---------- Text provided

On Ubuntu, you can easily switch to hourly rotation by moving the script /etc/cron.daily/logrotate to /etc/cron.hourly/logrotate
Or add
*/5 * * * * /etc/cron.daily/logrotate
To your /etc/crontab file. To run it every 5 minutes.
The size option ignores the daily, weekly, monthly time options. But minsize & maxsize take it into account.
The man page is a little confusing there. Here's my explanation.
minsize rotates only when the file has reached an appropriate size and the set time period has passed. e.g. minsize 50MB + daily
If file reaches 50MB before daily time ticked over, it'll keep growing until the next day.
maxsize will rotate when the log reaches a set size or the appropriate time has passed.
e.g. maxsize 50MB + daily.
If file is 50MB and we're not at the next day yet, the log will be rotated. If the file is only 20MB and we roll over to the next day then the file will be rotated.
size will rotate when the log > size. Regardless of whether hourly/daily/weekly/monthly is specified. So if you have size 100M - it means when your log file is > 100M the log will be rotated if logrotate is run when this condition is true. Once it's rotated, the main log will be 0, and a subsequent run will do nothing.
So in the op's case. Specficially 50MB max I'd use something like the following:
/var/log/logpath/*.log {
maxsize 50M
hourly
missingok
rotate 8
compress
notifempty
nocreate
}
Which means he'd create 8hrs of logs max. And there would be 8 of them at no more than 50MB each. Since he's saying that he's getting multi gigabytes each day and assuming they build up at a fairly constant rate, and maxsize is used he'll end up with around close to the max reached for each file. So they will be likely close to 50MB each. Given the volume they build, he would need to ensure that logrotate is run often enough to meet the target size.
Since I've put hourly there, we'd need logrotate to be run a minimum of every hour. But since they build up to say 2 gigabytes per day and we want 50MB... assuming a constant rate that's 83MB per hour. So you can imagine if we run logrotate every hour, despite setting maxsize to 50 we'll end up with 83MB log's in that case. So in this instance set the running to every 20 minutes or less should be sufficient.
Ensure logrotate is run every 20 mins.
In this case, in 20mins the log file might be < 50MB, but in 40min, over 50MB in which case it will rotate. If we rotate every 30mins, in 30mins it's < 50MB (no rotation), in 1hr it may have built to > 80MB already in which case the file will be rotated but much bigger than we were expecting. So make sure you take rotation time into account.

--------------------
---------- Records provided

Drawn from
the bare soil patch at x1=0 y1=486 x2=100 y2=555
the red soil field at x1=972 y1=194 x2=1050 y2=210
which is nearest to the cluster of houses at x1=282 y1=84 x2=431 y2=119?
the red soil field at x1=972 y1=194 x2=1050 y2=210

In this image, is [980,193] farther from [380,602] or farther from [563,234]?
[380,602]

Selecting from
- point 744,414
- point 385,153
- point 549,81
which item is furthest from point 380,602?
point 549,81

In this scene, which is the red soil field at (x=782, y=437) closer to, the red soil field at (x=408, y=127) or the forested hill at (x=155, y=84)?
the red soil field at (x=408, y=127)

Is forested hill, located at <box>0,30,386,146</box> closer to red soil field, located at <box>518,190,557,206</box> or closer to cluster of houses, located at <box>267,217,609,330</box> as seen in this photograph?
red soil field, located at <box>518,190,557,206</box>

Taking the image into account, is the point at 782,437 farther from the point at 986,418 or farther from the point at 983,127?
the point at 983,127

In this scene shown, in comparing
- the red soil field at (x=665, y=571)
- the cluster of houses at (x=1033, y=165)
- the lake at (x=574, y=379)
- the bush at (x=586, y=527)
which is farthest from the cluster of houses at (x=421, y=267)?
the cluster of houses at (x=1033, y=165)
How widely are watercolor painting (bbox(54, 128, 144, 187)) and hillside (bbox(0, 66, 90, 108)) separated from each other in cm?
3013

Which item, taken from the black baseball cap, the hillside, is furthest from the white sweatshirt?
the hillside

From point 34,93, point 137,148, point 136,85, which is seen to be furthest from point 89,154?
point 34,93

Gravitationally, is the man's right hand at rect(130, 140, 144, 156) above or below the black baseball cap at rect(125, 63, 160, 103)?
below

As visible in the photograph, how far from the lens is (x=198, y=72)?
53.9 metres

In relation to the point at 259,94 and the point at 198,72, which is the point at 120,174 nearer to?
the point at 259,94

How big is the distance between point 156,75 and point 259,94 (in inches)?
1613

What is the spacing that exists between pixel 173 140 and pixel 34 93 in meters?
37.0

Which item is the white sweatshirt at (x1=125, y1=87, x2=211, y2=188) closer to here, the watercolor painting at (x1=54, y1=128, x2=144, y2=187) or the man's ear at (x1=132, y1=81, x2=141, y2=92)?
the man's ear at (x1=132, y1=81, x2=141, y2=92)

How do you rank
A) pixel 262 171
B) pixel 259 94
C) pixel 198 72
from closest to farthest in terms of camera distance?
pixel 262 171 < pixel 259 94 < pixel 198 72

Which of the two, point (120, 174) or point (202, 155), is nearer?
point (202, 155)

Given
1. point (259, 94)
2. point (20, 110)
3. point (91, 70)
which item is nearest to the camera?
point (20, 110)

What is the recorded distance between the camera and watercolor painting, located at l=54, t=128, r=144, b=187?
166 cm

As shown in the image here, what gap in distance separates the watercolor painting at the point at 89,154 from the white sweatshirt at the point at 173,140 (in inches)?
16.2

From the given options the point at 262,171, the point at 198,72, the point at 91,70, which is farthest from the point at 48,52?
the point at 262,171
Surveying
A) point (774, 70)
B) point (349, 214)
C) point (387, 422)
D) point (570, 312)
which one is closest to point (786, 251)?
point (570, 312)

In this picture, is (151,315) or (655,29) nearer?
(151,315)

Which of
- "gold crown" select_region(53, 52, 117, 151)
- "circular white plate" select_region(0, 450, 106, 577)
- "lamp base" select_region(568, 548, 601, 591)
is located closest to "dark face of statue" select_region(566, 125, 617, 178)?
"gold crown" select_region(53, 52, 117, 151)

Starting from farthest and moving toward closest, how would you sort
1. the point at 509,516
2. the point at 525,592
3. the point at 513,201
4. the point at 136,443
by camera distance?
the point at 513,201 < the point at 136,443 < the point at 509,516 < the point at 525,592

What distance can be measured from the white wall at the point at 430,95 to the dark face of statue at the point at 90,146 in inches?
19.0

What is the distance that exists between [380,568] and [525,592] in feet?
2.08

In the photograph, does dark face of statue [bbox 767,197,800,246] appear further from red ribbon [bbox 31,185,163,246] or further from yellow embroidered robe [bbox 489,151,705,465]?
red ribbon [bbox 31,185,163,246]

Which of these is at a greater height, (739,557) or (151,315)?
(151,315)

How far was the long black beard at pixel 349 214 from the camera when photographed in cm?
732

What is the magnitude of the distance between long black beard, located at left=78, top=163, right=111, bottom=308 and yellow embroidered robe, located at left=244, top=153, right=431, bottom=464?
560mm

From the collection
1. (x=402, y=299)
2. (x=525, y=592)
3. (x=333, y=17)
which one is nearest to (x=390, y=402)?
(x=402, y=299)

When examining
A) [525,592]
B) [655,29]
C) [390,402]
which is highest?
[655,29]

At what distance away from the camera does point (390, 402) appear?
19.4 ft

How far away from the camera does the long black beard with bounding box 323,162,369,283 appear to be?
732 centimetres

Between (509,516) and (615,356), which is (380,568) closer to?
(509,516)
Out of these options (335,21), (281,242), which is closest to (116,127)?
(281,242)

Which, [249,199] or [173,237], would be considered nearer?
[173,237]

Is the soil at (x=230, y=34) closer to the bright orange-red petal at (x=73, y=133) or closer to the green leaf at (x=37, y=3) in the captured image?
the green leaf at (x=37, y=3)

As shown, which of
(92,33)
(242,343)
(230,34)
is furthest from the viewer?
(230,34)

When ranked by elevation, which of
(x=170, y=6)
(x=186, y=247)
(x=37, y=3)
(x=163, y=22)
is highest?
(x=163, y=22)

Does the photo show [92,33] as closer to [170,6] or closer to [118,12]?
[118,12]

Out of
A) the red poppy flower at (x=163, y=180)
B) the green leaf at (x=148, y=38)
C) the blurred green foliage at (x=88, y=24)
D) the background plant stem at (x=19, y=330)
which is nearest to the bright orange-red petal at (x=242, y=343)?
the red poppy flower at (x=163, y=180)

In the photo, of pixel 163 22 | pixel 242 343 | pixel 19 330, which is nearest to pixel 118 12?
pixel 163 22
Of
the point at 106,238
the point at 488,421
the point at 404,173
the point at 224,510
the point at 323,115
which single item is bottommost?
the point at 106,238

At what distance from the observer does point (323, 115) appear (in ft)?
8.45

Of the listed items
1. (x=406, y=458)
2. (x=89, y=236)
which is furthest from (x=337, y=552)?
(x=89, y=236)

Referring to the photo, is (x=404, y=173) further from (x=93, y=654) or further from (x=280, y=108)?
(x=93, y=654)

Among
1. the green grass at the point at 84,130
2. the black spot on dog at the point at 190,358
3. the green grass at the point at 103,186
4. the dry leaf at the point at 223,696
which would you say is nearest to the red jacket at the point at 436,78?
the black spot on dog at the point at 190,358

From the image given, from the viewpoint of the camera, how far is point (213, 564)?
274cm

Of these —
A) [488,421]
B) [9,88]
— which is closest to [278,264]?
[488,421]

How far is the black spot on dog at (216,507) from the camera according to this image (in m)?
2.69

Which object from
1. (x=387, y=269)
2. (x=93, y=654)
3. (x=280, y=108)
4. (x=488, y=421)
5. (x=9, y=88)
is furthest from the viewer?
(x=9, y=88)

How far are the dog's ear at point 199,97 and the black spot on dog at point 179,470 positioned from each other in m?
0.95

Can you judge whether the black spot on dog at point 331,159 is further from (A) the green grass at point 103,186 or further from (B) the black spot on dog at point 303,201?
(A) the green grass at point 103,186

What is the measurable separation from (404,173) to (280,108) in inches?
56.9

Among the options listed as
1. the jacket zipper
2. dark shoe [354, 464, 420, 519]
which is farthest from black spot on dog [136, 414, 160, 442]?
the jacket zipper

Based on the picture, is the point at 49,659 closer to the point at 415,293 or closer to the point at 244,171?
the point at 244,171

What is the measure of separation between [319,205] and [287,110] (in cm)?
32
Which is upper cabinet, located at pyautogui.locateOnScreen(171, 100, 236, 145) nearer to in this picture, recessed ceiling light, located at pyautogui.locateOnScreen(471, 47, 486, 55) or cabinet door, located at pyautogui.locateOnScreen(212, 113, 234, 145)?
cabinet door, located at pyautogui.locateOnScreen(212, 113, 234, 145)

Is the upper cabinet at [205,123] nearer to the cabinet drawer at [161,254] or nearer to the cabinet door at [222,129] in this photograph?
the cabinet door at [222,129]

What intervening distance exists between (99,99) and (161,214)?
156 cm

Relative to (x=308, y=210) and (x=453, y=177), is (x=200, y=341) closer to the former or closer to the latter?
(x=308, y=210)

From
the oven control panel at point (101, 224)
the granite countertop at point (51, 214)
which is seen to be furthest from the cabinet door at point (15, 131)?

--------------------

What is asked: Could you return the logrotate explanation above word for word, from "If file is 50MB" up to and including "will do nothing."?

Expected answer:
If file is 50MB and we're not at the next day yet, the log will be rotated. If the file is only 20MB and we roll over to the next day then the file will be rotated.
size will rotate when the log > size. Regardless of whether hourly/daily/weekly/monthly is specified. So if you have size 100M - it means when your log file is > 100M the log will be rotated if logrotate is run when this condition is true. Once it's rotated, the main log will be 0, and a subsequent run will do nothing.